[Records from a set of spatial questions]
● ● ●

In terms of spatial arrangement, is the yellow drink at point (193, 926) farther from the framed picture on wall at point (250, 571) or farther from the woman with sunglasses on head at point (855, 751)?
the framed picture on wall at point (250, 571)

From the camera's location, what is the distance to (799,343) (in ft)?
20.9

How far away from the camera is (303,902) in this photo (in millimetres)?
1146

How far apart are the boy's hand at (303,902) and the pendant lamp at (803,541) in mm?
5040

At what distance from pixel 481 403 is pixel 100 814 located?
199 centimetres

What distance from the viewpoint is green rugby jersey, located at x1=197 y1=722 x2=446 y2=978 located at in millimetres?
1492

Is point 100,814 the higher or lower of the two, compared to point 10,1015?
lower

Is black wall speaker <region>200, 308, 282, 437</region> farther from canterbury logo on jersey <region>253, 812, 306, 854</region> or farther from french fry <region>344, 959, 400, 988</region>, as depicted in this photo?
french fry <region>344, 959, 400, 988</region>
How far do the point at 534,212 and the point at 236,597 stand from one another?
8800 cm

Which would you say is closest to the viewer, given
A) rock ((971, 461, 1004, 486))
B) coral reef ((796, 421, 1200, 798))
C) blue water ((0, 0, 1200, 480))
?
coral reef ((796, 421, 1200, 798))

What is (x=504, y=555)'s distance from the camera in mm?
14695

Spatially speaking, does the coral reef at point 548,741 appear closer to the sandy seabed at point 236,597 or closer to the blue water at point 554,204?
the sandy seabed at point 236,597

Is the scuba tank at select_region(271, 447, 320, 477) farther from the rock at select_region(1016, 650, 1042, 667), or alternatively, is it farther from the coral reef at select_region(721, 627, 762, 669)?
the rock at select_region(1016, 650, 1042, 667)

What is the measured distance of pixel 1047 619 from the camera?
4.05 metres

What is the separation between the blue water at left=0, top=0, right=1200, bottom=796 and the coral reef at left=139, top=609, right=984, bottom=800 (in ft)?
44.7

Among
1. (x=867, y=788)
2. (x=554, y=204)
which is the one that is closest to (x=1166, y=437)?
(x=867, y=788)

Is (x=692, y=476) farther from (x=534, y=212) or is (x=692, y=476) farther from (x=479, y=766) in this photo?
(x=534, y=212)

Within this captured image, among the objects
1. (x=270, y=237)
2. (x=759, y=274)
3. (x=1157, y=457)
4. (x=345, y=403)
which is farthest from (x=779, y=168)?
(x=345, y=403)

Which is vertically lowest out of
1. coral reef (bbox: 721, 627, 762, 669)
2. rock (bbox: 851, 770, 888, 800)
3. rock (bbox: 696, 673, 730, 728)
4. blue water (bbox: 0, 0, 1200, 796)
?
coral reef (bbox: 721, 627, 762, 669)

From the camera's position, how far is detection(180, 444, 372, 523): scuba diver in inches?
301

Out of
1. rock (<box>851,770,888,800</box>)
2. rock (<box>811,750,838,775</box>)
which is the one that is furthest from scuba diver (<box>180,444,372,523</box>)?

● ● ●

**What you should do**
Pick out every line of the material above that contains the string "camera". Treat uppercase and lowercase as different.

**Result of this task**
From the camera's location, what is the distance to (799,343) (in ft)?
How far away from the camera is (303,902) in this photo (in millimetres)?
What is (x=504, y=555)'s distance from the camera in mm?
What is the measured distance of pixel 1047 619 from the camera?
From the camera's position, how far is detection(180, 444, 372, 523): scuba diver in inches?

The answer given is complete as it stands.